# TEXTE FOURNI:
◇ ◇ ◇ ◇ ◇ ◇ ◇

26-11-2024 11:44 AM Jerusalem Timing

Malgré l’exécution d’otages, peu de débat aux Etats-Unis sur les rançons

Malgré l’exécution d’otages, peu de débat aux Etats-Unis sur les rançons

Les Am6ricains accusent en privé la France et d’autres pays de financer des groupes extrémistes en payant des rançons.

Aux Etats-Unis, les récentes exécutions n'ont pas ébranlé le dogme du non-paiement de rançons en échange d'otages. Même Barack Obama a fait part de son irritation, en privé, accusant la France et d'autres pays de financer ainsi des groupes extrémistes.
   
C'est une indiscrétion livrée au New York Times. Lors de rencontres "off" avec des éditorialistes et des personnalités du sérail diplomatique, la semaine dernière, le président américain se serait agacé de l'attitude de François Hollande, qui assure que la France ne paie pas de rançons aux terroristes, alors qu'elle le fait, aurait-il lâché. La France nie officiellement le versement de rançons.
   
La remarque met à jour le différend persistant entre d'une part les Etats-Unis et le Royaume-Uni, et d'autre part plusieurs pays européens, sur les négociations avec les groupes extrémistes, dont l'organisation Etat islamique (EI).
   
"C'est un problème perpétuel, ça revient en permanence", dit à l'AFP Julianne Smith, conseillère adjointe à la sécurité nationale du vice-président Joe Biden jusqu'à l'année dernière, aujourd'hui au centre de réflexion Center for a New American Security.

◇ ◇ ◇ ◇ ◇ ◇ ◇

# LIGNES:
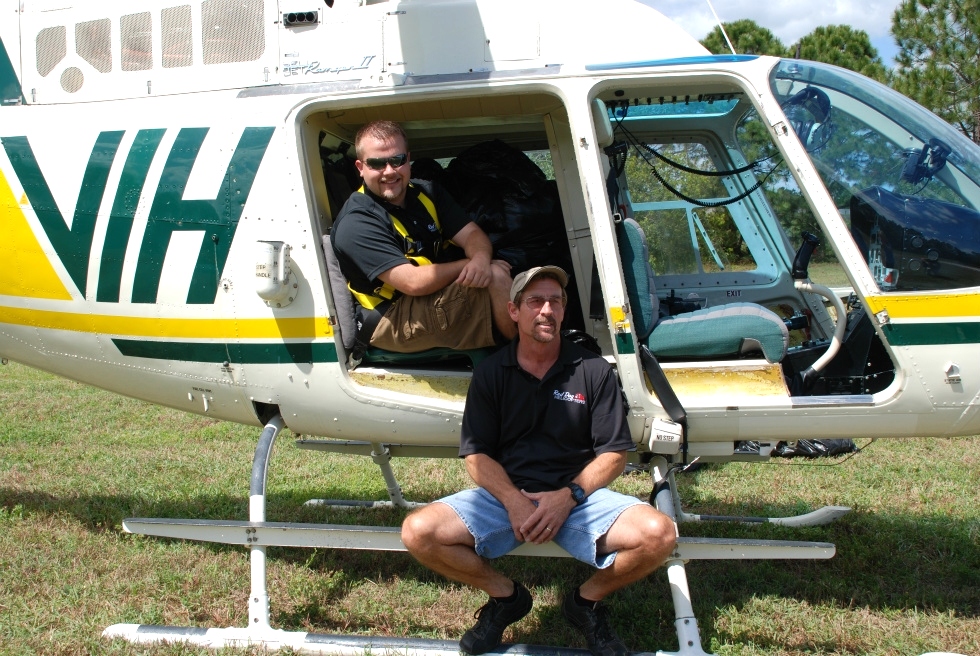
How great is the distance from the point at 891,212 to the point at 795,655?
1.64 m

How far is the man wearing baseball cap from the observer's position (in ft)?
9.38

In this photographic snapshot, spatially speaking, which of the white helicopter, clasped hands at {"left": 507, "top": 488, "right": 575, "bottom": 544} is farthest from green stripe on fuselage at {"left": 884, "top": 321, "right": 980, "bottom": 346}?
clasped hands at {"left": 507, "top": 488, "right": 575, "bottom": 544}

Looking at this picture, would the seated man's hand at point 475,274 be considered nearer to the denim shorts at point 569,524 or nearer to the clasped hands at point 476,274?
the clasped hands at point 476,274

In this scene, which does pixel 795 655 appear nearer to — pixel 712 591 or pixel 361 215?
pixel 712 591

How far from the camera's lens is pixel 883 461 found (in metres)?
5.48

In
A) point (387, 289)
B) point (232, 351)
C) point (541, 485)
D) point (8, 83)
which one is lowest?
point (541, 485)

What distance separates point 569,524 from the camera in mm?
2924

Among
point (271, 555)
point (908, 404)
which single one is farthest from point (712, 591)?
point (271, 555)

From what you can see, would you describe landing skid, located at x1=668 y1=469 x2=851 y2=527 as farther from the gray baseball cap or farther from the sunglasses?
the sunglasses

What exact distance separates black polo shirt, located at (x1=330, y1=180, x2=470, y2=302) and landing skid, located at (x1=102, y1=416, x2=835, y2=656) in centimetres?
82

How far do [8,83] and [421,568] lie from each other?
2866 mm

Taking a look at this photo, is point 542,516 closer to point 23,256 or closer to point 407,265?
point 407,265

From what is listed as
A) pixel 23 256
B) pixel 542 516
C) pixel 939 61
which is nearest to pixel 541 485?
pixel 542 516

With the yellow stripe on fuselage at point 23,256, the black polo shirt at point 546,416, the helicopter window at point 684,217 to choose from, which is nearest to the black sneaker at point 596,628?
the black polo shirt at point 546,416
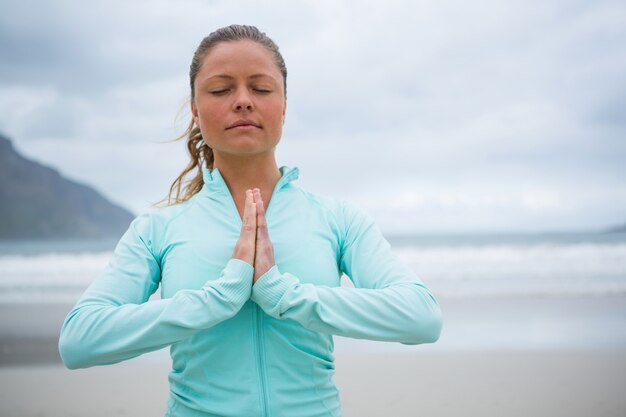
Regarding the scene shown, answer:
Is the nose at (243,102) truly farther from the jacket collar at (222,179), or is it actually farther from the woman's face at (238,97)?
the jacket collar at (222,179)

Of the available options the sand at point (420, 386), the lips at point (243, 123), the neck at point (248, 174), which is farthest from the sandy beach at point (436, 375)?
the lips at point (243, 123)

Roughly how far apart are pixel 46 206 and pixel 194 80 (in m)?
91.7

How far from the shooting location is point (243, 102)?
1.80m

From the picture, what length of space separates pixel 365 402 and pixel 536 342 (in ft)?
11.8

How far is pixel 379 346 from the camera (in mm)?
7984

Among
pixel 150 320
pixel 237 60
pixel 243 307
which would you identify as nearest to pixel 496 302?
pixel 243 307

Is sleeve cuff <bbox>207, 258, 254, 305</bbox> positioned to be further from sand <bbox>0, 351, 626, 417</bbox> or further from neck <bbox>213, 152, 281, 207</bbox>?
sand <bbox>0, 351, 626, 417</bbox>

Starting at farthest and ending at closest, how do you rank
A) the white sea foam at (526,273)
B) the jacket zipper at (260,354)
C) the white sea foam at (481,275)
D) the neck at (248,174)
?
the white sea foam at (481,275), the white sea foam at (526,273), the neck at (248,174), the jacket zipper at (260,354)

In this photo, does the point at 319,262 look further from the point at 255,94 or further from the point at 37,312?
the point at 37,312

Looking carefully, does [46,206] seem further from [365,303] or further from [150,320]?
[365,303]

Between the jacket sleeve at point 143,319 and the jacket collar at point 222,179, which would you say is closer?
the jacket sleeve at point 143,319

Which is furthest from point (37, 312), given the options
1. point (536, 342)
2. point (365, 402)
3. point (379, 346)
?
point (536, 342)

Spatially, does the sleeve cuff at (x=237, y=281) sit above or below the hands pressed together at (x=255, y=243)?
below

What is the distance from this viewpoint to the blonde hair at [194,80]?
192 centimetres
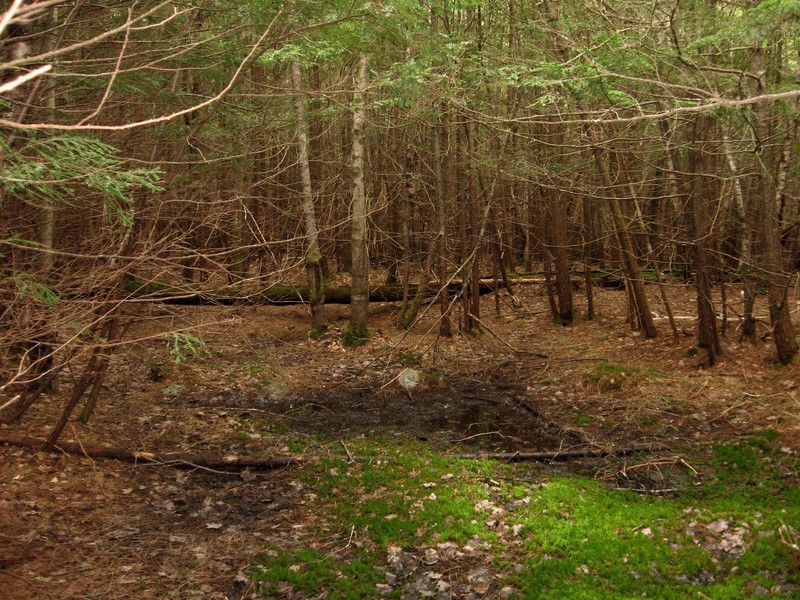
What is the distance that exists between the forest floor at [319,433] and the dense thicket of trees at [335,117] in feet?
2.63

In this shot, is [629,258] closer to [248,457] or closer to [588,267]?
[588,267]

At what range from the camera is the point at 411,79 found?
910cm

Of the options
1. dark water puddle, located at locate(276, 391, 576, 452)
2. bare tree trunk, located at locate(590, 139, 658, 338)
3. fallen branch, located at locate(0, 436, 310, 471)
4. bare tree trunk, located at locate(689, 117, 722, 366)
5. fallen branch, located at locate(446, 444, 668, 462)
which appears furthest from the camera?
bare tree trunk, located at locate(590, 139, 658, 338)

◇ ◇ ◇ ◇ ◇ ◇ ◇

# VOS TÂCHES:
a: D'après le texte sur les rançons, quel poste Julianne Smith a-t-elle occupé jusqu'à l'année dernière ?
b: Prolongez le texte sur les rançons au-delà de sa dernière phrase.
Les lignes n'ont aucun rapport avec le texte sur les rançons.

# RÉPONSES:
a: Elle était conseillère adjointe à la sécurité nationale du vice-président Joe Biden.

b:
   
Publiquement et en privé, "une pression considérable a été appliquée sur certains Etats, par les plus hauts responsables du gouvernement américain, et je suis sûr que cela continuera", assure à l'AFP Daniel Benjamin, à l'Université Dartmouth, coordinateur antiterroriste du département d'Etat, sous la houlette d'Hillary Clinton, de 2009 à 2012.
   
En juin 2013, les dirigeants du G8 ont affirmé leur refus de payer des rançons en cas d'enlèvements de leurs ressortissants. En janvier dernier, à l'initiative de Londres, le Conseil de sécurité de l'ONU a adopté une résolution similaire.
   
Sans effet apparent: selon le décompte de Reporters sans Frontières, 12 journalistes étrangers ont été libérés par l'EI --vraisemblablement grâce à des rançons. L'Italie l'a quasiment confirmé officiellement, et selon une enquête du New York Times, l'Espagne, l'Autriche, la France, et la Suisse ont versé des dizaines de millions de dollars à Al-Qaïda pour libérer des otages ailleurs qu'en Syrie.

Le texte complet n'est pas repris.